## Chart comprehension data
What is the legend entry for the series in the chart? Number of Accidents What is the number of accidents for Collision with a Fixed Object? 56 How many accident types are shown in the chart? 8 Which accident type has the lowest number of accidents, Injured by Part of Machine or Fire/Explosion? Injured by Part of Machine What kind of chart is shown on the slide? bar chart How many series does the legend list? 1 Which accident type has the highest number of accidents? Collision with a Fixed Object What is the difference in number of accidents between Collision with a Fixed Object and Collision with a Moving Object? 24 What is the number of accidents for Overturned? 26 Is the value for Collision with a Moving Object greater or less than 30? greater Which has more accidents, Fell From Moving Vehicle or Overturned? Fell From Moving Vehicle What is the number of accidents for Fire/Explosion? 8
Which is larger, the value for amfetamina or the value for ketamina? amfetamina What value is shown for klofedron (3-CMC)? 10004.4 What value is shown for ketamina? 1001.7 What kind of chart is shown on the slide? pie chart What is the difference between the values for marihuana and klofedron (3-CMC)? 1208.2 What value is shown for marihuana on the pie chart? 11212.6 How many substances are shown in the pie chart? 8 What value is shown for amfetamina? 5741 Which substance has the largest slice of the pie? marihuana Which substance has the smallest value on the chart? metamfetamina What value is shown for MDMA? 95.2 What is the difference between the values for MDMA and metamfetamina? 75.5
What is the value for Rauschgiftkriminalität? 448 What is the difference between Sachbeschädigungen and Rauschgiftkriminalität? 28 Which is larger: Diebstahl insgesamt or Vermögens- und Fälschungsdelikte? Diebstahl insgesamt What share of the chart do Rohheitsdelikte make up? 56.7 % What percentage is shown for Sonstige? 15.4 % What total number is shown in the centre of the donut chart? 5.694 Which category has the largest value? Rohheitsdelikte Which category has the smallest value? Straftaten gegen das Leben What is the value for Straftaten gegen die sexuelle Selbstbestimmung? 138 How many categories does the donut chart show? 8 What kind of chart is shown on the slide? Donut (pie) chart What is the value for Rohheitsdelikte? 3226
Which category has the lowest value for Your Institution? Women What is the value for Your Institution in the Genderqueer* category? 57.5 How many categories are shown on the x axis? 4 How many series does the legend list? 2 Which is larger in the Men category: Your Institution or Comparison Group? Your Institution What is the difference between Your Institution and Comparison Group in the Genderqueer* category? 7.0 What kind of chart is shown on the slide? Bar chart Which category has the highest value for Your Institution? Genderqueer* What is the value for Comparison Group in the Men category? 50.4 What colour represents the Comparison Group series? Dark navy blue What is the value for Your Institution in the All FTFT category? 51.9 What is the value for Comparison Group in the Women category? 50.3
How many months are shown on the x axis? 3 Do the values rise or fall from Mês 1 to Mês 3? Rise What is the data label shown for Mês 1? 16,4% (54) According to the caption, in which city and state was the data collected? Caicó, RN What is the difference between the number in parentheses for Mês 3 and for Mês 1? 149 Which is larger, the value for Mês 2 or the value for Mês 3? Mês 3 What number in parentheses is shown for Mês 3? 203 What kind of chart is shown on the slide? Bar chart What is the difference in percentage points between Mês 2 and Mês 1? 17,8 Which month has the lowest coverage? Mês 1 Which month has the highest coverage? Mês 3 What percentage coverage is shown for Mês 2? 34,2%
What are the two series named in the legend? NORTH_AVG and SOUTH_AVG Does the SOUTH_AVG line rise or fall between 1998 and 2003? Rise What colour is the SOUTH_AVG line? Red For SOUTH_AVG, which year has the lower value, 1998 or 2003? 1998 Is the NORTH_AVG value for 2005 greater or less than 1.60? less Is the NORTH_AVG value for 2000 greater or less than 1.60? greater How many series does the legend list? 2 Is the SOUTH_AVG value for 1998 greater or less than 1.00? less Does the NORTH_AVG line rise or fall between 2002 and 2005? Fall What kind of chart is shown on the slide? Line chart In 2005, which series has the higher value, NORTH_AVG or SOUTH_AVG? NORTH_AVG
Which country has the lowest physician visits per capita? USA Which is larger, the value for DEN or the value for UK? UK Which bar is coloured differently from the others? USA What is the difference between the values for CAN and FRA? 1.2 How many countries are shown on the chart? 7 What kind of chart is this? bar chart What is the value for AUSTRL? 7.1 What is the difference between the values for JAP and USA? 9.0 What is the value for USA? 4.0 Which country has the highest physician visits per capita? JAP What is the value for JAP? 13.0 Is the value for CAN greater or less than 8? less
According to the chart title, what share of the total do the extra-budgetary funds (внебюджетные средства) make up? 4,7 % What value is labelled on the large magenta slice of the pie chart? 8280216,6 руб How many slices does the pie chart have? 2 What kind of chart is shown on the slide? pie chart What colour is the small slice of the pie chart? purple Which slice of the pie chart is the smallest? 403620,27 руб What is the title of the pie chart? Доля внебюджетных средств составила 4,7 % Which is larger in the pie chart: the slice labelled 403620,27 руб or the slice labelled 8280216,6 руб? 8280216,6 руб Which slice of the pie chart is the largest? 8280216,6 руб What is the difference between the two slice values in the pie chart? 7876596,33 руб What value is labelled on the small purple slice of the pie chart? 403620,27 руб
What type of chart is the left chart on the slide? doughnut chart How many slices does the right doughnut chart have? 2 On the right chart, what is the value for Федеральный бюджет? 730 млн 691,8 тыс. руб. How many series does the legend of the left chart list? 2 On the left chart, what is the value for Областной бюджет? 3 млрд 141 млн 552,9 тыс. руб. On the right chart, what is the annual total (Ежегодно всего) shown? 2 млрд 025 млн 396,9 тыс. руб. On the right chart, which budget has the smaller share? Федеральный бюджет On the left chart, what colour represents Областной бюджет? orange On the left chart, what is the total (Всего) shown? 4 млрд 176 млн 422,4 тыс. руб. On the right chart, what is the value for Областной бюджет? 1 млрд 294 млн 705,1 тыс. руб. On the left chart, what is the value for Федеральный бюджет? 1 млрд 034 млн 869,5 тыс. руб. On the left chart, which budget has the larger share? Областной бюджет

## WHAT TO WORK ON
Copy out every entry above word for word, keeping the original line order.

## FINISHED TASK
What is the legend entry for the series in the chart? Number of Accidents What is the number of accidents for Collision with a Fixed Object? 56 How many accident types are shown in the chart? 8 Which accident type has the lowest number of accidents, Injured by Part of Machine or Fire/Explosion? Injured by Part of Machine What kind of chart is shown on the slide? bar chart How many series does the legend list? 1 Which accident type has the highest number of accidents? Collision with a Fixed Object What is the difference in number of accidents between Collision with a Fixed Object and Collision with a Moving Object? 24 What is the number of accidents for Overturned? 26 Is the value for Collision with a Moving Object greater or less than 30? greater Which has more accidents, Fell From Moving Vehicle or Overturned? Fell From Moving Vehicle What is the number of accidents for Fire/Explosion? 8
Which is larger, the value for amfetamina or the value for ketamina? amfetamina What value is shown for klofedron (3-CMC)? 10004.4 What value is shown for ketamina? 1001.7 What kind of chart is shown on the slide? pie chart What is the difference between the values for marihuana and klofedron (3-CMC)? 1208.2 What value is shown for marihuana on the pie chart? 11212.6 How many substances are shown in the pie chart? 8 What value is shown for amfetamina? 5741 Which substance has the largest slice of the pie? marihuana Which substance has the smallest value on the chart? metamfetamina What value is shown for MDMA? 95.2 What is the difference between the values for MDMA and metamfetamina? 75.5
What is the value for Rauschgiftkriminalität? 448 What is the difference between Sachbeschädigungen and Rauschgiftkriminalität? 28 Which is larger: Diebstahl insgesamt or Vermögens- und Fälschungsdelikte? Diebstahl insgesamt What share of the chart do Rohheitsdelikte make up? 56.7 % What percentage is shown for Sonstige? 15.4 % What total number is shown in the centre of the donut chart? 5.694 Which category has the largest value? Rohheitsdelikte Which category has the smallest value? Straftaten gegen das Leben What is the value for Straftaten gegen die sexuelle Selbstbestimmung? 138 How many categories does the donut chart show? 8 What kind of chart is shown on the slide? Donut (pie) chart What is the value for Rohheitsdelikte? 3226
Which category has the lowest value for Your Institution? Women What is the value for Your Institution in the Genderqueer* category? 57.5 How many categories are shown on the x axis? 4 How many series does the legend list? 2 Which is larger in the Men category: Your Institution or Comparison Group? Your Institution What is the difference between Your Institution and Comparison Group in the Genderqueer* category? 7.0 What kind of chart is shown on the slide? Bar chart Which category has the highest value for Your Institution? Genderqueer* What is the value for Comparison Group in the Men category? 50.4 What colour represents the Comparison Group series? Dark navy blue What is the value for Your Institution in the All FTFT category? 51.9 What is the value for Comparison Group in the Women category? 50.3
How many months are shown on the x axis? 3 Do the values rise or fall from Mês 1 to Mês 3? Rise What is the data label shown for Mês 1? 16,4% (54) According to the caption, in which city and state was the data collected? Caicó, RN What is the difference between the number in parentheses for Mês 3 and for Mês 1? 149 Which is larger, the value for Mês 2 or the value for Mês 3? Mês 3 What number in parentheses is shown for Mês 3? 203 What kind of chart is shown on the slide? Bar chart What is the difference in percentage points between Mês 2 and Mês 1? 17,8 Which month has the lowest coverage? Mês 1 Which month has the highest coverage? Mês 3 What percentage coverage is shown for Mês 2? 34,2%
What are the two series named in the legend? NORTH_AVG and SOUTH_AVG Does the SOUTH_AVG line rise or fall between 1998 and 2003? Rise What colour is the SOUTH_AVG line? Red For SOUTH_AVG, which year has the lower value, 1998 or 2003? 1998 Is the NORTH_AVG value for 2005 greater or less than 1.60? less Is the NORTH_AVG value for 2000 greater or less than 1.60? greater How many series does the legend list? 2 Is the SOUTH_AVG value for 1998 greater or less than 1.00? less Does the NORTH_AVG line rise or fall between 2002 and 2005? Fall What kind of chart is shown on the slide? Line chart In 2005, which series has the higher value, NORTH_AVG or SOUTH_AVG? NORTH_AVG
Which country has the lowest physician visits per capita? USA Which is larger, the value for DEN or the value for UK? UK Which bar is coloured differently from the others? USA What is the difference between the values for CAN and FRA? 1.2 How many countries are shown on the chart? 7 What kind of chart is this? bar chart What is the value for AUSTRL? 7.1 What is the difference between the values for JAP and USA? 9.0 What is the value for USA? 4.0 Which country has the highest physician visits per capita? JAP What is the value for JAP? 13.0 Is the value for CAN greater or less than 8? less
According to the chart title, what share of the total do the extra-budgetary funds (внебюджетные средства) make up? 4,7 % What value is labelled on the large magenta slice of the pie chart? 8280216,6 руб How many slices does the pie chart have? 2 What kind of chart is shown on the slide? pie chart What colour is the small slice of the pie chart? purple Which slice of the pie chart is the smallest? 403620,27 руб What is the title of the pie chart? Доля внебюджетных средств составила 4,7 % Which is larger in the pie chart: the slice labelled 403620,27 руб or the slice labelled 8280216,6 руб? 8280216,6 руб Which slice of the pie chart is the largest? 8280216,6 руб What is the difference between the two slice values in the pie chart? 7876596,33 руб What value is labelled on the small purple slice of the pie chart? 403620,27 руб
What type of chart is the left chart on the slide? doughnut chart How many slices does the right doughnut chart have? 2 On the right chart, what is the value for Федеральный бюджет? 730 млн 691,8 тыс. руб. How many series does the legend of the left chart list? 2 On the left chart, what is the value for Областной бюджет? 3 млрд 141 млн 552,9 тыс. руб. On the right chart, what is the annual total (Ежегодно всего) shown? 2 млрд 025 млн 396,9 тыс. руб. On the right chart, which budget has the smaller share? Федеральный бюджет On the left chart, what colour represents Областной бюджет? orange On the left chart, what is the total (Всего) shown? 4 млрд 176 млн 422,4 тыс. руб. On the right chart, what is the value for Областной бюджет? 1 млрд 294 млн 705,1 тыс. руб. On the left chart, what is the value for Федеральный бюджет? 1 млрд 034 млн 869,5 тыс. руб. On the left chart, which budget has the larger share? Областной бюджет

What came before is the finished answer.